The recreation of How Long was recorded at Studio 13 with Programme Director Carlos Lellis as producer and main engineer while Daniel’s group move between the musician role, assistant engineer or Pro Tools operator. The band lineup was:
- Daniel: Drums, percussion, rhythm guitar and backing vocals
- Livio: Bass
- Dougie: Lead Vocals and Lead Guitar
- Bailey: Electric piano and Organ
Before the recording started Carlos and Daniel discussed the choice of microphones, the schedule and layout, and apart from some minor adjustments, everything followed the original plan.
Some of the microphone choices were: RE-20 and AKG D-12 for the bass drum, Sennheiser 421 and Shure SM57 for the snare, Shure KSM137 for the hi-hat and Neumann M269 / Beyerdynamic M 160 as overhead. Sennheisers 421 for the guitar, SM57 for the electric piano and Flea-47 for the vocals.
During setup, Carlos Lellis and the students focused on getting the microphones in the right place. Just like our guest lecturer, producer and engineer Haydn Bendall (Kate Bush, Paul McCartney, VanMorrison) always says: The mix is in the recording. If you record it well, there is less work required in the mix. That’s one of the most valuable things our students learn from this assignment.
Carlos, as the producer of the session, made sure that there was constant communication with the musicians, making everyone in the class participate in the recording process and most of all, creating a positive environment at all times.

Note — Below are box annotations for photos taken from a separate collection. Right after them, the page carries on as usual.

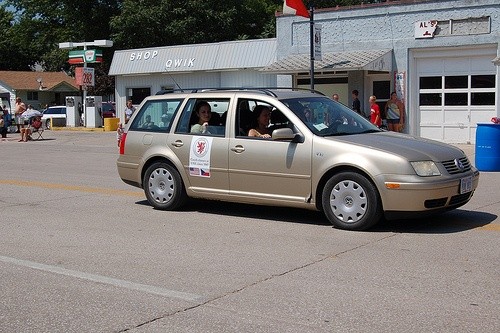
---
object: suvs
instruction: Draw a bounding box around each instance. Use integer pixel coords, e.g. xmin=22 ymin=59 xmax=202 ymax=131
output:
xmin=117 ymin=86 xmax=480 ymax=230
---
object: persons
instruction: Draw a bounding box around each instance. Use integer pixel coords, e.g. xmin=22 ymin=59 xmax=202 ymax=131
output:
xmin=385 ymin=91 xmax=407 ymax=130
xmin=0 ymin=88 xmax=383 ymax=134
xmin=247 ymin=105 xmax=271 ymax=139
xmin=189 ymin=102 xmax=212 ymax=135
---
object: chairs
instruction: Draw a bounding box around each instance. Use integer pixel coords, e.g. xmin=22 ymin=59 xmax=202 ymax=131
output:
xmin=188 ymin=112 xmax=228 ymax=135
xmin=270 ymin=109 xmax=291 ymax=137
xmin=240 ymin=108 xmax=255 ymax=137
xmin=28 ymin=122 xmax=44 ymax=140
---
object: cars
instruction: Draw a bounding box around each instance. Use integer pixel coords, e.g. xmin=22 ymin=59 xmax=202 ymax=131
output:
xmin=42 ymin=106 xmax=67 ymax=129
xmin=102 ymin=102 xmax=116 ymax=124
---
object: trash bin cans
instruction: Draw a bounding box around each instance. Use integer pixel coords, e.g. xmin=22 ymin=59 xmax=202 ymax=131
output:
xmin=474 ymin=123 xmax=500 ymax=171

“It was a nice balance of keeping it natural, as it would have been in those days (when Ace recorded the original song), and then also just thinking about it collaboratively.”
Recording the song was almost like how the song goes: building up bit by bit. It started with the bass and the drums and then the keys. Guitars were next and after that, the harmonies and the vocals came in.
One of the most difficult things to match the original song was the tone of the bass. It was an extra challenge to get that classic 70’s fat rubbery tone. For this recreation, Livio played a Fender Precision Bass through a BSS AR133 Active DI Box into the Neve VR console of Studio 13.
All and all the session flowed really smoothly because the plan was solid. The preparation work paid off and the entire class had a lot of fun throughout the recording.
Down To Mixing
Once the session was finished it was time for the next task: Match the original mix. How Long was originally mixed at Trident Studios in London. The song has a creamy and warm character with a twist that fills the sonic space wonderfully. It has that 70’s sound where not everything is totally discernible.
“It’s all this kind of bubble, but with loads of clarity.”
There are many small details that you can hear in the mix but one of the most noticeable characteristics of this song is the use of plate reverb across most of the instrumentation.
Daniel’s mix was made all in the box and followed a top to bottom approach. He started by playing all the tracks through the mix bus processing to get an idea of how everything would sound together and then made decisions on how to balance and clean the elements in the mix.
Some of the processing on his session included the Neve 33609 Compressor and Pultec EQ from UAD in the mix bus, and the Neve 1073 EQ plugin also from UAD on most of the audio tracks. To try to get as close as possible to the sound of the record he also used a Studer A800 multichannel tape recorder emulation from UAD to get the characteristic tape sound from that era.
You can have a listen to the final result in the following links and compare it with the original.
What do you think about the track? Did our students get close to the original? These exercises are key in the development of our students, not only technical skills but also teamwork and organization skills that help prepare them for the requirements of the music industry today.